SUPPLIED PASSAGE
───

Jamie Ball was a guest of &Beyond, with flight support from Adams & Butler a Dublin-based luxury travel agency.
Getting there
Unlike a Kenyan or South African safari, getting to the landlocked, less-populous Botswana is a messier, more expensive, long-haul trip from Ireland. The most palatable means for me was to overnight at Johannesburg’s OR Tambo International Airport and fly on the following morning to Kasane, in northeast Botswana – a flight of less than two hours, and which showcases otherworldly views across the Kalahari.
In all, it took about 15 hours to fly Dublin-Johannesburg. Broken down, it meant first flying to Heathrow, then to Johannesburg on an overnight flight to arrive at breakfast time in South Africa. Shop around on skyscanner.ie and, if booking several months in advance, you should be able to land return flights for in or around the €700 mark.
While not cheap, I stayed at the Intercontinental Ortia Hotel at OR Tambo in Johannesburg, as it’s less than 100m from the terminal and, more importantly, a safe haven on the outskirts of the city, where I’d spent a week during 2016 and very much warmed to, but it’s certainly not renowned for safety.

───

DATASET EXCERPTS
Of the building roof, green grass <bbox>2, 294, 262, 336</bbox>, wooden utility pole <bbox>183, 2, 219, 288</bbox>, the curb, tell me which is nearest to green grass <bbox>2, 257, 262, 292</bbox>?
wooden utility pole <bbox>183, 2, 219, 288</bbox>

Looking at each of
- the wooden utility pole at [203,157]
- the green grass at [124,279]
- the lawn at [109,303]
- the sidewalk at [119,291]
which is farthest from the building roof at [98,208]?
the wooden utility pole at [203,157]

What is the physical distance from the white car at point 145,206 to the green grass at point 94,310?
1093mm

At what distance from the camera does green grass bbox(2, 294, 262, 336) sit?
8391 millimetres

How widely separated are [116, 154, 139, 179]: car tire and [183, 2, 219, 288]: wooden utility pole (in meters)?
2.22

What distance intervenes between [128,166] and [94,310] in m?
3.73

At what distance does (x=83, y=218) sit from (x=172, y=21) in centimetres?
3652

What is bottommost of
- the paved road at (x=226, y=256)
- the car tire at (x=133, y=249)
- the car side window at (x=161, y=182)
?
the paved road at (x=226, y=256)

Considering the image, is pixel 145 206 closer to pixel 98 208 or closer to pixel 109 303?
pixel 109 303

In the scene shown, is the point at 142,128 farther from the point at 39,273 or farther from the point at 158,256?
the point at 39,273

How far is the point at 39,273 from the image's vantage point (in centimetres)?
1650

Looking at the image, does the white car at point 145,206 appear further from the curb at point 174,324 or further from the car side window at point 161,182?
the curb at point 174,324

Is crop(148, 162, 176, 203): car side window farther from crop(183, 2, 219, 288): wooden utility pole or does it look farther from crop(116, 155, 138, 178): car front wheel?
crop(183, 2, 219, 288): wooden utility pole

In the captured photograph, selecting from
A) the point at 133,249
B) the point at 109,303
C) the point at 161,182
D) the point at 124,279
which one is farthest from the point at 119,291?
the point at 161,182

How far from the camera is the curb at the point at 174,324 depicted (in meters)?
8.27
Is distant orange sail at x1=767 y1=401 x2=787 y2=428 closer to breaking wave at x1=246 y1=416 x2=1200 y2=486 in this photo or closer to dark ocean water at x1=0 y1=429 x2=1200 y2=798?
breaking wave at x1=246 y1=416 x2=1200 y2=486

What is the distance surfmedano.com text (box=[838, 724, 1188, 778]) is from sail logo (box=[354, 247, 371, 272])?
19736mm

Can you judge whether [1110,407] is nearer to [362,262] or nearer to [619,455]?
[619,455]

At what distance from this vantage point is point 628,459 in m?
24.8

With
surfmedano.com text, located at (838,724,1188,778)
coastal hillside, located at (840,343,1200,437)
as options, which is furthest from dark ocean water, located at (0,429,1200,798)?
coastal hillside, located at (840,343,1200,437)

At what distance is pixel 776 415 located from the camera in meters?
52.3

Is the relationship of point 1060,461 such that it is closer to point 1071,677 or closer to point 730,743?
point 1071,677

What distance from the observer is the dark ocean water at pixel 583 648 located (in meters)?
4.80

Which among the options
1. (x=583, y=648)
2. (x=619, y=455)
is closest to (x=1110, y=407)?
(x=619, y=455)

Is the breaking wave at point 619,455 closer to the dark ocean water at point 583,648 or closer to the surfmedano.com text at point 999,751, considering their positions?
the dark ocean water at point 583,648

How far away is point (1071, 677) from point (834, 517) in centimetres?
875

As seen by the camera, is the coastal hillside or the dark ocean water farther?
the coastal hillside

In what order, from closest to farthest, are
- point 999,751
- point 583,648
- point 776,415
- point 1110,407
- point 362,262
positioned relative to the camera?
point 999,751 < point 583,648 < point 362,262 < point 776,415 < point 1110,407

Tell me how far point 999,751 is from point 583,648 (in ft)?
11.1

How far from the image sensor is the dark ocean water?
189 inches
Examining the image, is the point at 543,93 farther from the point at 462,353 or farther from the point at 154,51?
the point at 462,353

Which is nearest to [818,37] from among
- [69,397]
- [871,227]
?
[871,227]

───

WHAT THIS TASK INVOLVES
From the travel passage about getting to Botswana above, transcribe word for word the stretch that begins with the words "Getting there" and ends with "across the Kalahari.".

TASK ANSWER
Getting there
Unlike a Kenyan or South African safari, getting to the landlocked, less-populous Botswana is a messier, more expensive, long-haul trip from Ireland. The most palatable means for me was to overnight at Johannesburg’s OR Tambo International Airport and fly on the following morning to Kasane, in northeast Botswana – a flight of less than two hours, and which showcases otherworldly views across the Kalahari.